Short descriptive text snippets:
◇ ◇ ◇ ◇ ◇ ◇ ◇
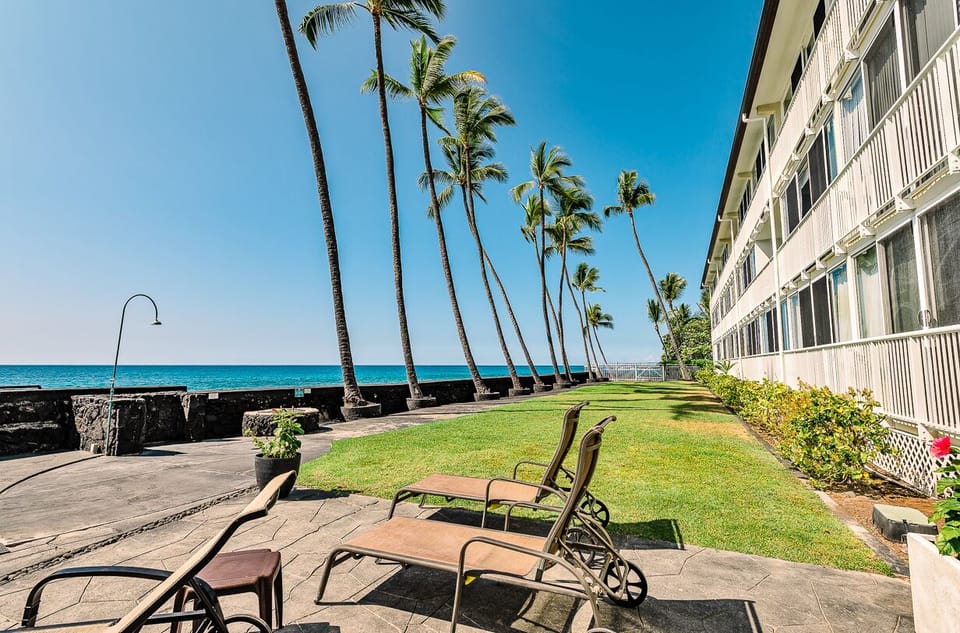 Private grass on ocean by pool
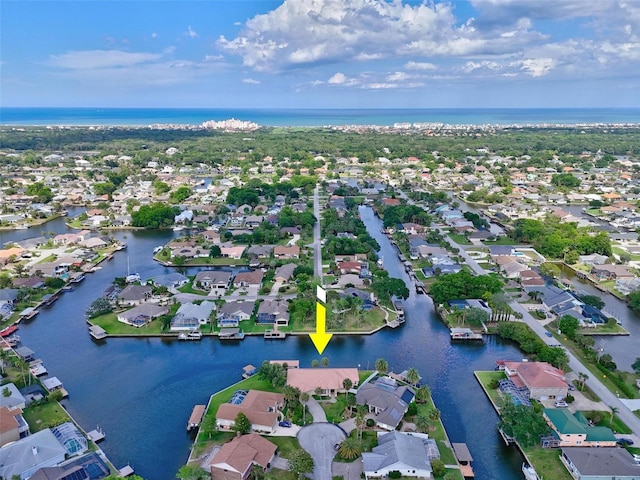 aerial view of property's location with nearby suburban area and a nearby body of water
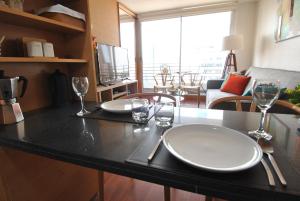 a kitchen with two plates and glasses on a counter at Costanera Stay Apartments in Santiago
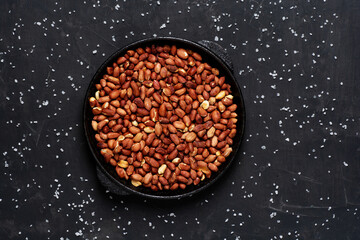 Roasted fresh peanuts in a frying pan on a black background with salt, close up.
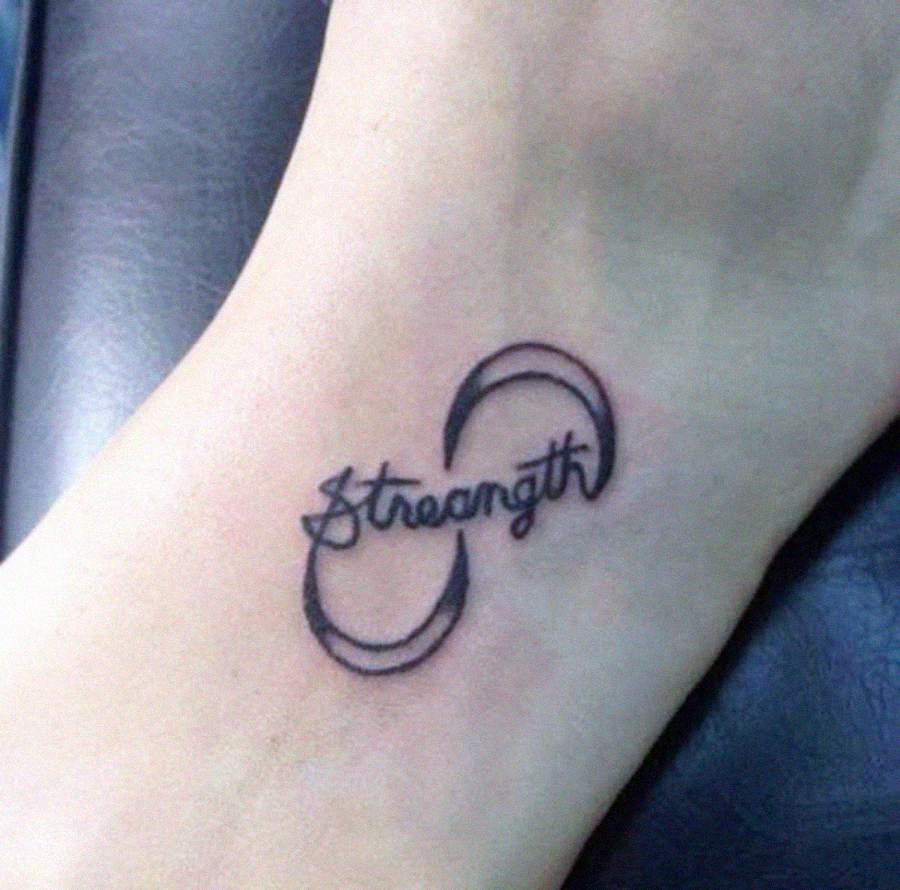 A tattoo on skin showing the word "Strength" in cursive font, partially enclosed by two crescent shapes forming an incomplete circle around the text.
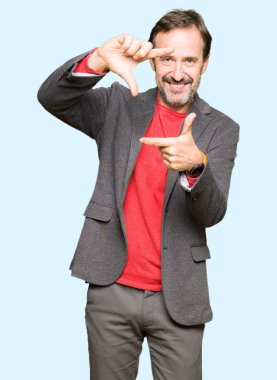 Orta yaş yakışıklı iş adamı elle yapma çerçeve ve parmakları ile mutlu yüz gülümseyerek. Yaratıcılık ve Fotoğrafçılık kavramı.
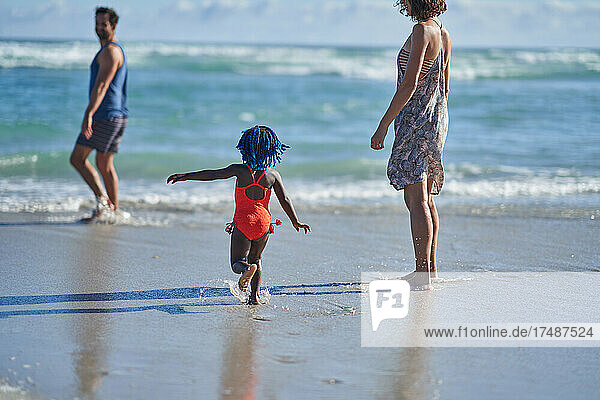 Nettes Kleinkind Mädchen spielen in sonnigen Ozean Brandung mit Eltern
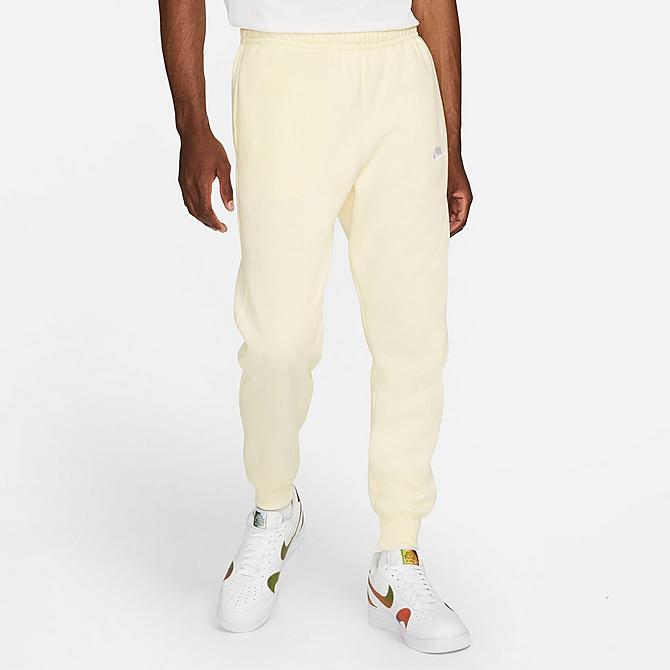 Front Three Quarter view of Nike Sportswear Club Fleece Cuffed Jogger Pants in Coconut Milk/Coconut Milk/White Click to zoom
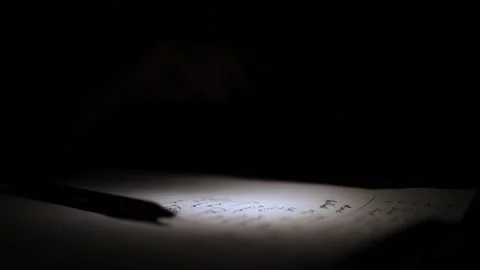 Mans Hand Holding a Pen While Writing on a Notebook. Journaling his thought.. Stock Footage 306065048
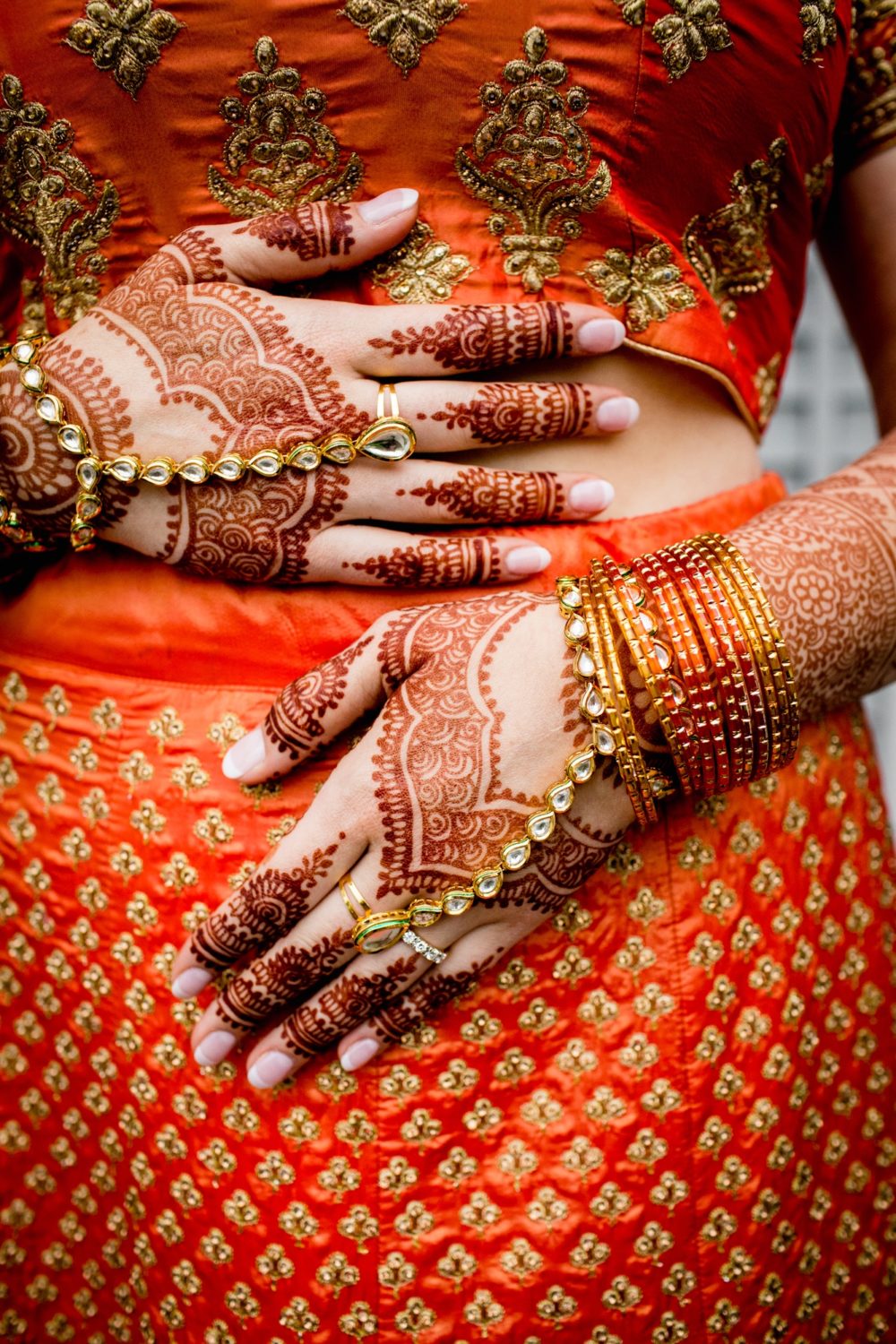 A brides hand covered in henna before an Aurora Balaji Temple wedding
◇ ◇ ◇ ◇ ◇ ◇ ◇
Exercise directions:
Nothing but the lines from the one containing "Mans Hand Holding" through the final line of the records, both included and copied exactly, should appear in the answer; pictures stay out.

Answer for this exercise:
 Mans Hand Holding a Pen While Writing on a Notebook. Journaling his thought.. Stock Footage 306065048
 A brides hand covered in henna before an Aurora Balaji Temple wedding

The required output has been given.